Many nurseries have policies on who can come to the nursery. If your child has had a fever in the past 24 hours, don't take them to a nursery. Use common sense.
Often, discipline problems come from older children being allowed to stay in the nursery. A four-year-old will often pick at a two-year-old. Some churches say that no children older than three can stay in the nursery. Other churches allow older children to be kept in different rooms than the younger children.
4. Know the parents of the children.
Never allow a child to go out of the room with someone other than a parent. In larger churches, parents are given ID numbers to show when they pick up the children. Believe it or not, some divorced parents will go to a nursery to abduct children that they do not have custody of at the time. Therefore, it is important to know the parents and give the children to the right people.
5. Provide enough space and equipment.
While as a pastor, I learned once that parents sometimes would turn around and leave church rather than leave their children in a nursery where there were too many children compared to the space provided. A crowded nursery makes parents uncomfortable.

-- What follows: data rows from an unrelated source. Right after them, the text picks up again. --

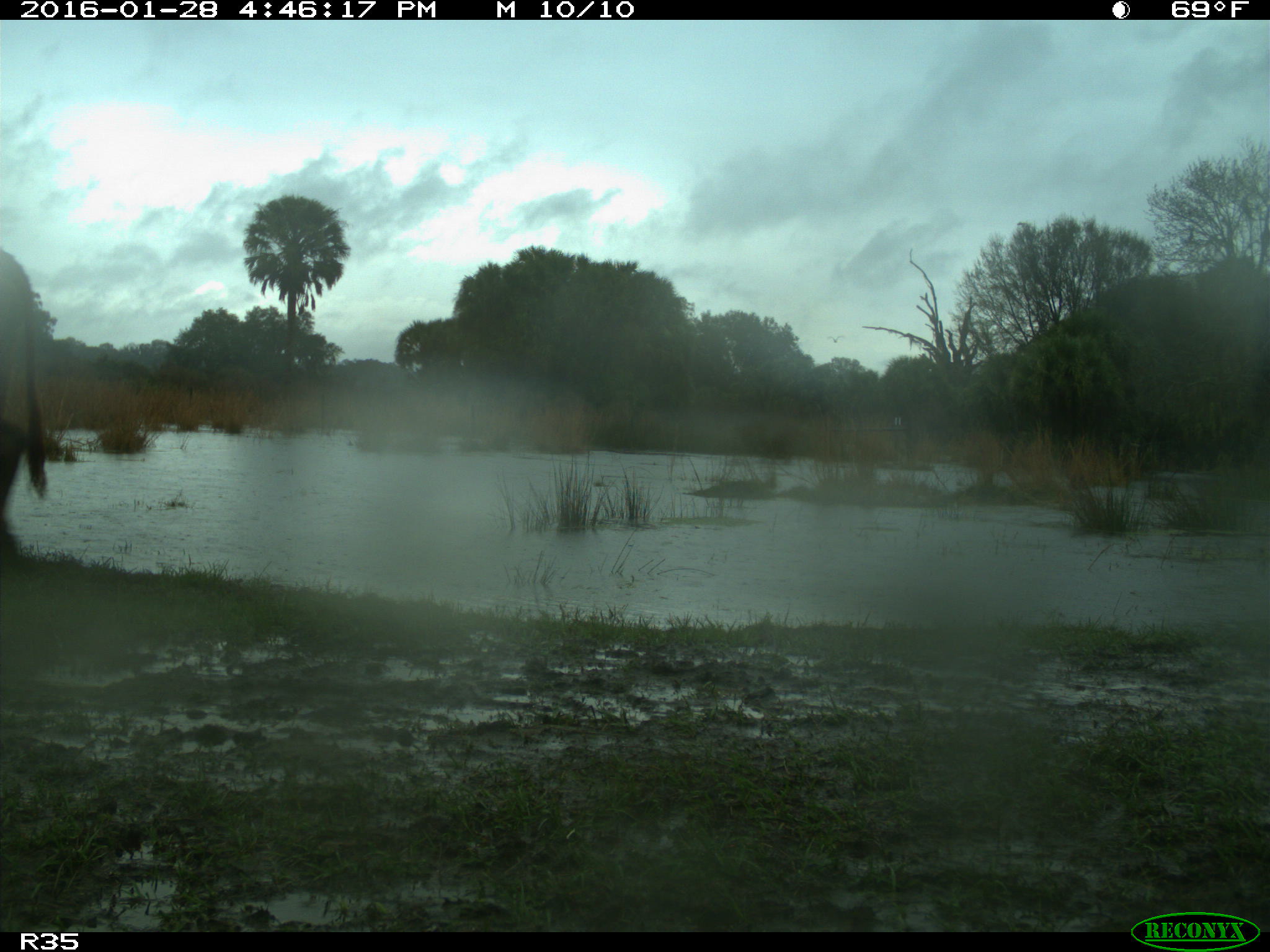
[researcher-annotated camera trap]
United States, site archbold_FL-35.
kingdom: Animalia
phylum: Chordata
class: Mammalia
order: Artiodactyla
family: Bovidae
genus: Bos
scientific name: Bos taurus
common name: domestic cow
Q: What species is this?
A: Bos taurus (domestic cow).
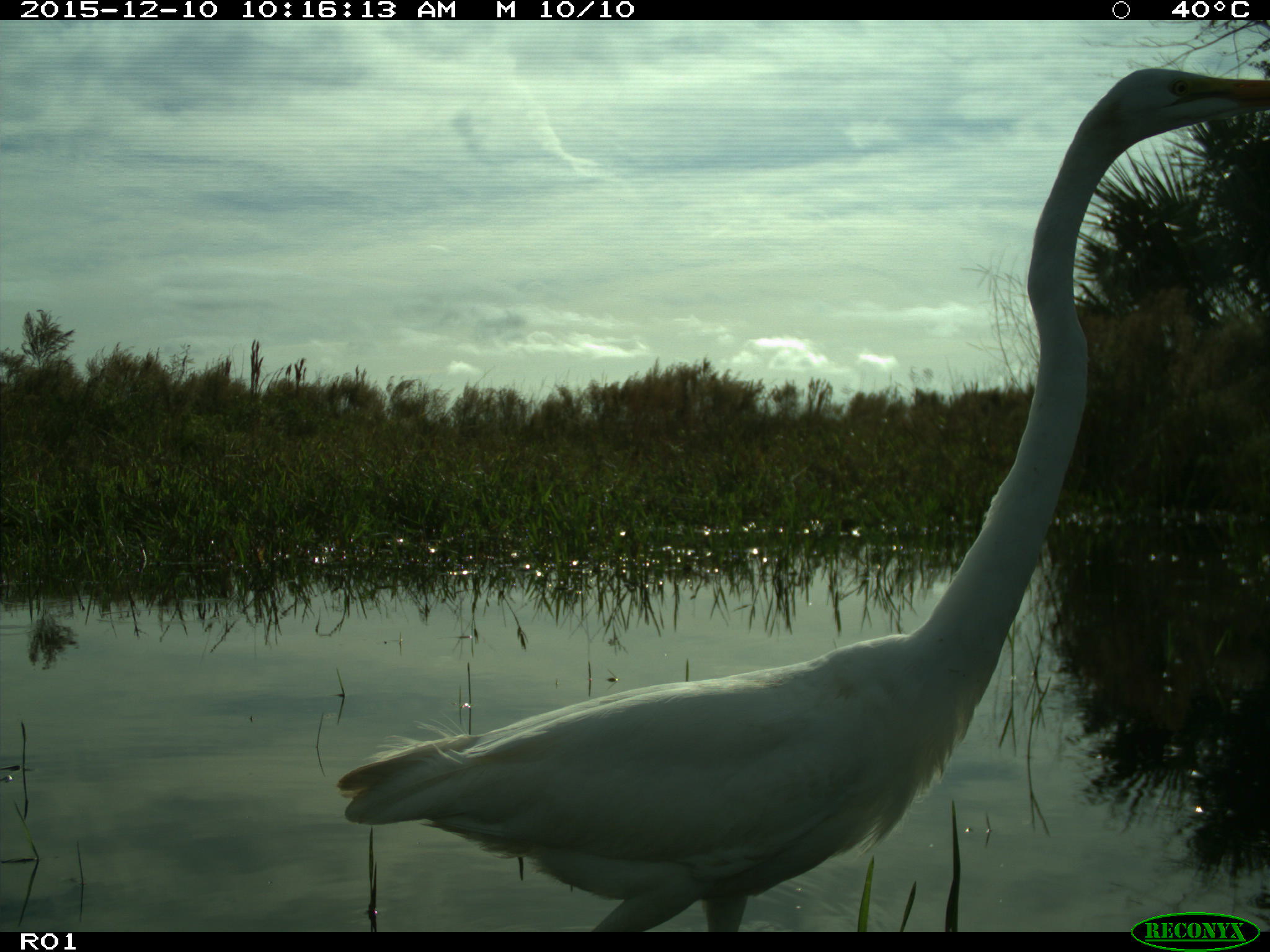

Be certain that children have room to play, that they have enough beds for naps, that there are toys, games and books for all.
These suggestions are just a few to start the thinking process. Your insurance company, denomination and others may have other resources so you can develop a safer nursery. Just remember that nothing is more important in a nursery than the safety and health of the children. Those in charge of nurseries have a large responsibility. As long as they take appropriate responsibility, the children will be safer and happier.